A new direction

For the past year or so, I’ve been struggling with a clichéd but still profound question: what to do with my life. When I was in college this wasn’t an issue; I was sure (well, let’s put it at 85%) that I wanted to be a journalist, and I doggedly pursued a strategy of applying (and applying and applying…) for internships at newspapers, getting my first job at a small daily out West, and moving up to a midsize paper in Connecticut about two years ago. Unfortunately, I began to realize that it wasn’t for me; while I love reporting and writing, I didn’t love doing it on a daily deadline, I didn’t love writing about school board and planning department meetings, and I didn’t love being treated like a child by misogynistic municipal officials. So I decided to return to a desire I had previously pushed to the side: going back to school to get a literature Ph.D. and eventually (if I’m really lucky) become a college professor.

The problem was, I had so long set myself in favor of journalism and against academia that I had trouble convincing myself, and my skeptical boyfriend, that this was really what I wanted. A few days before I’m due to start my Ph.D. program I’m still having trouble committing to the concept. For one thing, I’m feeling a somewhat irrational guilt at leaving the journalism profession. When you make a decision to enter a dying field (no matter how many times you tell yourself it isn’t dying), you have to have a pretty firm conviction that there are good reasons for doing so.

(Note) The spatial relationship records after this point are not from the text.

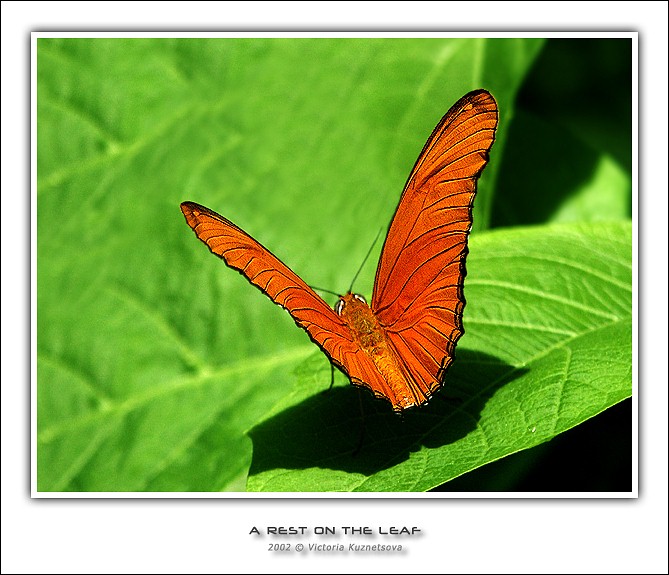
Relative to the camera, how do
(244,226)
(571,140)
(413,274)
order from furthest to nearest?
(571,140) → (244,226) → (413,274)

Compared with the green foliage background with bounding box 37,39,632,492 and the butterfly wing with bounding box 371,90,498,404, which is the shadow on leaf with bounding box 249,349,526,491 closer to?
the green foliage background with bounding box 37,39,632,492

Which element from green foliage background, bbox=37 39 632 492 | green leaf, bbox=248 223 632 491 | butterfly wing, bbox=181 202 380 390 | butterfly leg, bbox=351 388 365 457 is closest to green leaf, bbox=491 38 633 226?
green foliage background, bbox=37 39 632 492

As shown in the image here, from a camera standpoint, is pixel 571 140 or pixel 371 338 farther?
pixel 571 140

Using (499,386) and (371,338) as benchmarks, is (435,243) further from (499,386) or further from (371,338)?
(499,386)

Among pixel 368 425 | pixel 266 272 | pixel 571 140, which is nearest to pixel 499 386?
pixel 368 425

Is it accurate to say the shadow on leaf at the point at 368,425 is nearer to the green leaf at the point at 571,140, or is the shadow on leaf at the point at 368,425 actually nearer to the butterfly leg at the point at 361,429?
the butterfly leg at the point at 361,429

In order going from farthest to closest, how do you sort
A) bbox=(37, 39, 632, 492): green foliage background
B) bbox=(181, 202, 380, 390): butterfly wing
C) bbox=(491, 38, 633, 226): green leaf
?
bbox=(491, 38, 633, 226): green leaf
bbox=(37, 39, 632, 492): green foliage background
bbox=(181, 202, 380, 390): butterfly wing

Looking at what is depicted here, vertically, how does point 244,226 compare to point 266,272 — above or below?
above
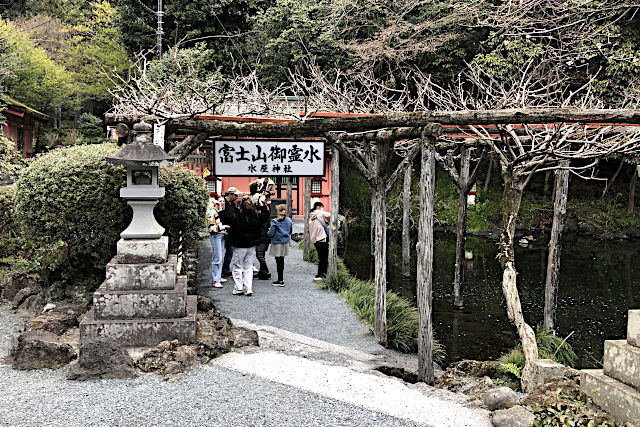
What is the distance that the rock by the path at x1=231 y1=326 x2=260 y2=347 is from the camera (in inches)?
266

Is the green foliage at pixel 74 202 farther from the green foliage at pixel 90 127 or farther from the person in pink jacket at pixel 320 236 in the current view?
the green foliage at pixel 90 127

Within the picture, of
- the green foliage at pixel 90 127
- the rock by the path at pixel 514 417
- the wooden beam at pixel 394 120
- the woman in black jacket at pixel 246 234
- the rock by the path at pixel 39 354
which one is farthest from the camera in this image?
the green foliage at pixel 90 127

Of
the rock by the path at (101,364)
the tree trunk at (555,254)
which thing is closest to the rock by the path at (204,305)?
the rock by the path at (101,364)

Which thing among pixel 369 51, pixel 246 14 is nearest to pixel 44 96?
pixel 246 14

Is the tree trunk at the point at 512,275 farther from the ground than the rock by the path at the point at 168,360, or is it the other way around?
the tree trunk at the point at 512,275

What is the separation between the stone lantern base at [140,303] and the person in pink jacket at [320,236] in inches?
201

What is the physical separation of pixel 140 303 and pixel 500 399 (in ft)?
12.9

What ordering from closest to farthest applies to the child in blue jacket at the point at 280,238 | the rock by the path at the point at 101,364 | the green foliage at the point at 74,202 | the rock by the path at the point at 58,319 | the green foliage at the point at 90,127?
the rock by the path at the point at 101,364 < the rock by the path at the point at 58,319 < the green foliage at the point at 74,202 < the child in blue jacket at the point at 280,238 < the green foliage at the point at 90,127

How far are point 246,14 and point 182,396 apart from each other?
22.5m

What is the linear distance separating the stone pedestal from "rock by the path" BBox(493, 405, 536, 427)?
0.62m

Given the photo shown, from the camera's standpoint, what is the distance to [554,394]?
4988 mm

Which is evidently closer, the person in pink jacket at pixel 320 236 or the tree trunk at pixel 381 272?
the tree trunk at pixel 381 272

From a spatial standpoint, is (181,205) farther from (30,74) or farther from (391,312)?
(30,74)

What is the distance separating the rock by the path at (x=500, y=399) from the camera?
5.28m
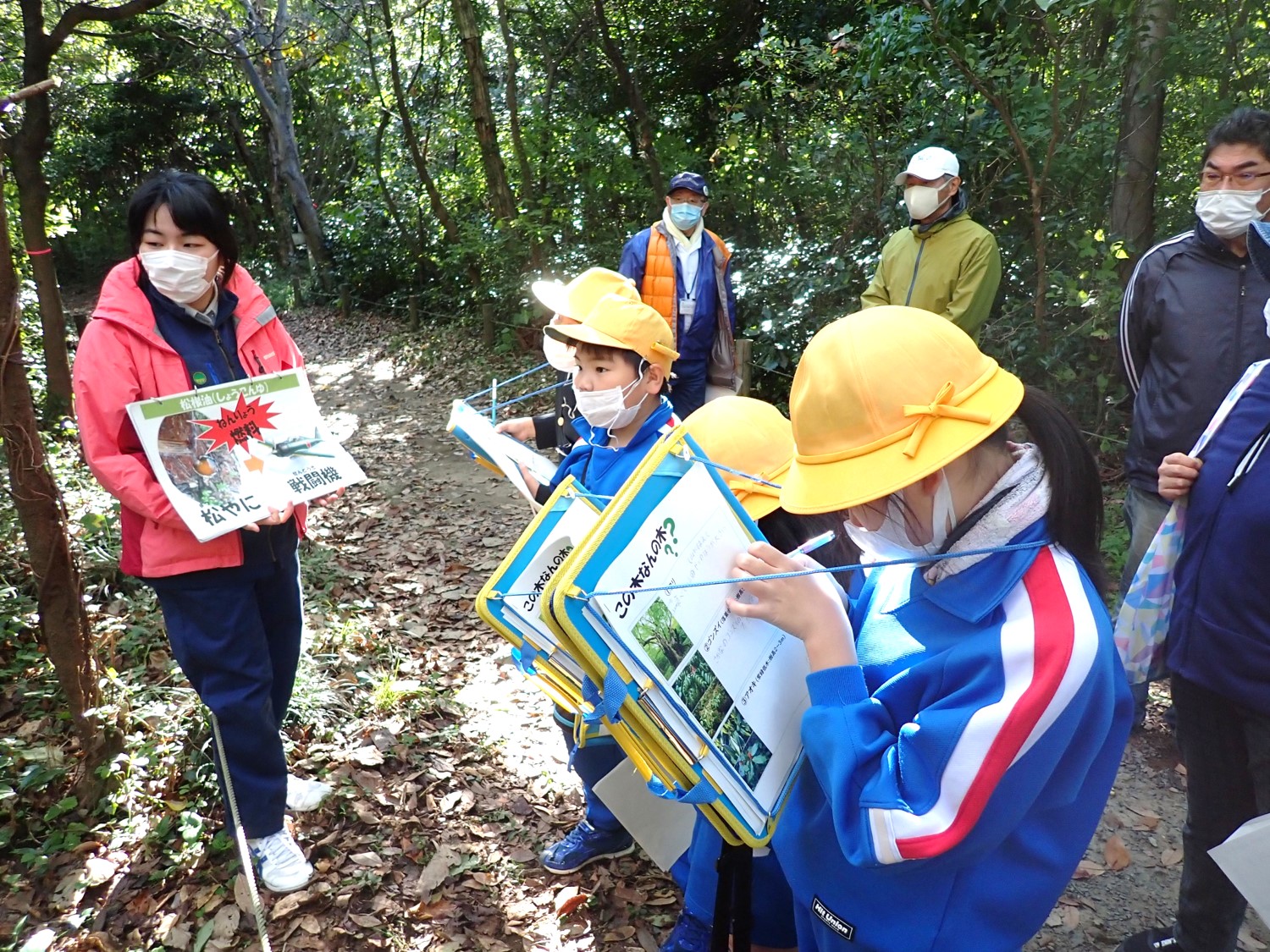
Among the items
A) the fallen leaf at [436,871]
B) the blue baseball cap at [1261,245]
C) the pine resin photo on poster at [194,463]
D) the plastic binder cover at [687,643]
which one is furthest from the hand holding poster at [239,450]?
the blue baseball cap at [1261,245]

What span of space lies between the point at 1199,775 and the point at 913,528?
153cm

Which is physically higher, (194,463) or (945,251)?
(194,463)

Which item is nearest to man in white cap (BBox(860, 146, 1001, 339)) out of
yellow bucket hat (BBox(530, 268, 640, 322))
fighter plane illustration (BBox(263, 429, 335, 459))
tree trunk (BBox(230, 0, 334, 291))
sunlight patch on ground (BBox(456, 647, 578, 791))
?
yellow bucket hat (BBox(530, 268, 640, 322))

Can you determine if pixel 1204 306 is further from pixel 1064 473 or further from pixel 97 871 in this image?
pixel 97 871

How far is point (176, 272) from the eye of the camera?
2641 mm

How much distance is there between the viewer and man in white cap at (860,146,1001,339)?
4691mm

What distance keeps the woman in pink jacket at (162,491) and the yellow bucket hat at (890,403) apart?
201 cm

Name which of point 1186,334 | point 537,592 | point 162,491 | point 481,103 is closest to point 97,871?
point 162,491

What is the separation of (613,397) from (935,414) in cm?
149

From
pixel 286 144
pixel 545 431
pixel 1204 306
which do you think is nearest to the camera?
pixel 1204 306

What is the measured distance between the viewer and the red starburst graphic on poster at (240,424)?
8.67ft

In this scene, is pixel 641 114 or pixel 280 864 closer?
pixel 280 864

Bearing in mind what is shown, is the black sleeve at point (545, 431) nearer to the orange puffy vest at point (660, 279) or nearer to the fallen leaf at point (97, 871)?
the fallen leaf at point (97, 871)

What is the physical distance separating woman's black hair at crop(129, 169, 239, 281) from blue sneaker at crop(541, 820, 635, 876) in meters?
2.42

Entering the Ivory Tower now makes me feel a little bit like Lord Jim, jumping into the lifeboat and leaving the rest to drown. I also struggle with what I guess you could call a utilitarian question: whether what I’m doing has any “use.” Although not all of the stories I wrote as a journalist were earth shattering, I never doubted that what I was doing served a purpose. And while I won’t miss the nasty phone calls and e-mails (it’s hard to top, “You make your living off the pain and suffering of other people”), it was sometimes nice having that direct connection with readers. In many ways, I feel like I’m about to spend the next part of my life looking ever further inward. Which, funnily enough, is a good way to describe this blog: so far mainly used as an archive of my journalism work, it has a readership of roughly 1 ½ people. So while I think there are good reasons for doing what I’m doing now, I’m certainly going to still be questioning myself for some time to come. Probably a good thing, any way you look at it.

Things I’m looking forward to: Talking about books I love with other people who love them as much as I do; learning lower Manhattan; riding my bike to school (all the way from 103rd and Bway!)
Things I’m not looking forward to: Living all the way at Columbia; not having any money; that vague sense that I (still) don’t know what I’m doing with my life.